For two years, Estepp, who is white, says developers and home builders have been saying that the number of whites signing contracts for new homes "has gone from absolute zero to reliably 10-15 percent of their new contracts."
According to census figures, the population of the county held fairly steady between 2000 and 2004, with non-Hispanic whites making up about 25 percent of the population and African Americans accounting for about 63 percent. There is no reliable up-to-date data, however, on demographic changes in specific neighborhoods.
But some real estate agents agree with Estepp's assessment and cite a variety of reasons for the change. There's the promise of new entertainment and development hubs such as the National Harbor along the Potomac, scheduled to open in 2008. More prestigious builders are coming to the county. Prince George's is a close-in county with a highly developed road system, with less gridlock than Montgomery County and Northern Virginia.
And "mainly, a half-million-dollar house in Prince George's is almost double the size they could get in Fairfax and Montgomery County," says Greg Bennett, a Prince George's real estate agent.
Bennett, who is black, said crime and poor public schools remain the largest impediment to attracting affluent residents of all races. But whites are "moving into neighborhoods where their black neighbors are very professional, they want the same things in life, they are the same type of people financially."
Mark Dumais, a white physician at Southern Maryland Hospital Center for seven years, lives in Alexandria and is having a home built in Clinton about a mile from the hospital. Dumais, who is single with no kids, says he could buy a million-dollar town home where he lives now, "whereas in Prince George's County, I can get a wooded acre with a much nicer home, far more upgrades and amenities with far less than that price."

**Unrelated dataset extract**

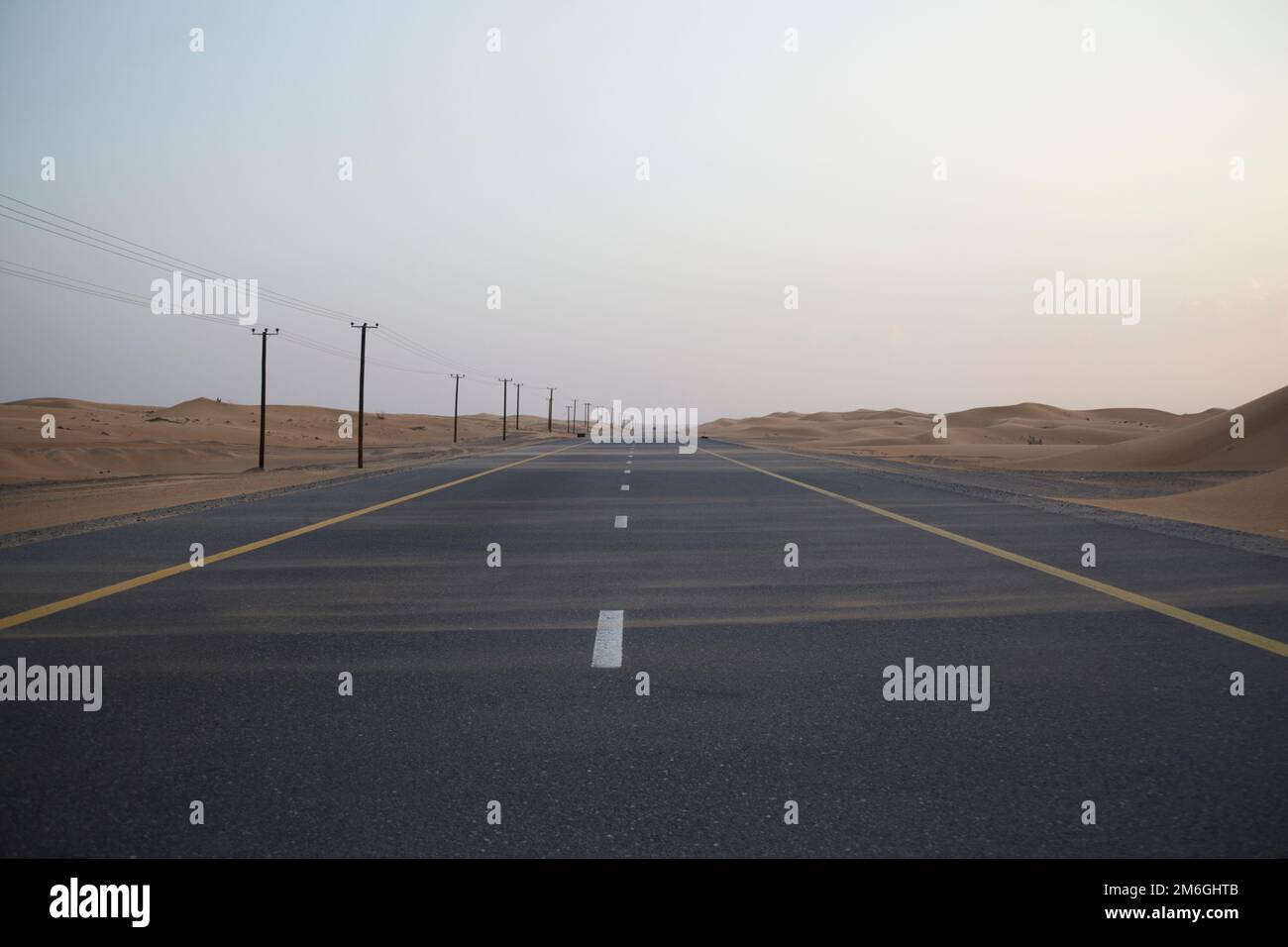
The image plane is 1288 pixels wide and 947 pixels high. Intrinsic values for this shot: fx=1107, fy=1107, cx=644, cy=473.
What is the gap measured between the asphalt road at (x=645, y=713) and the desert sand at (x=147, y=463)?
39.3 feet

‘Interesting wrinkle’ on race
Georgetown law professor Sheryll Cashin calls non-gentrifying whites moving into black communities an "interesting wrinkle" on usual integration patterns. In her book "The Failures of Integration: How Race and Class Are Undermining the American Dream," Cashin writes that in surveys where non-blacks are asked to choose between a range of neighborhood types, the neighborhoods least preferred are those with large numbers of black people. "Prince George's County is a rare context" where whites, typically in the majority, must develop the ability to be comfortable with difference.

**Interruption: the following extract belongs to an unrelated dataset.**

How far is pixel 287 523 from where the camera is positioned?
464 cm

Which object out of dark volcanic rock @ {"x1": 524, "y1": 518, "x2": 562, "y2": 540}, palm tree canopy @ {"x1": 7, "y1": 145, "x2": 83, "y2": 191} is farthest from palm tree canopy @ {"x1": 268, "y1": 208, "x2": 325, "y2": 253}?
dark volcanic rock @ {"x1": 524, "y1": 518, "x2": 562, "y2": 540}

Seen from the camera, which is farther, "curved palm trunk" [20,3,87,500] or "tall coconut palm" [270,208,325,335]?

State Del. Ross, Abby Hopper's brother, says he's lived in Prince George's "every day of my life."
"The impressive part of our legacy is as a majority African American county, but there's a contingent of over 200,000 white folks still here and who are moving into this county and want to be part of this multicultural experience."
Estepp sees the county as "absolutely the model for this grand American experiment. . . . I hope that's not sounding too idealistic."
Staff researcher Meg Smith contributed to this report.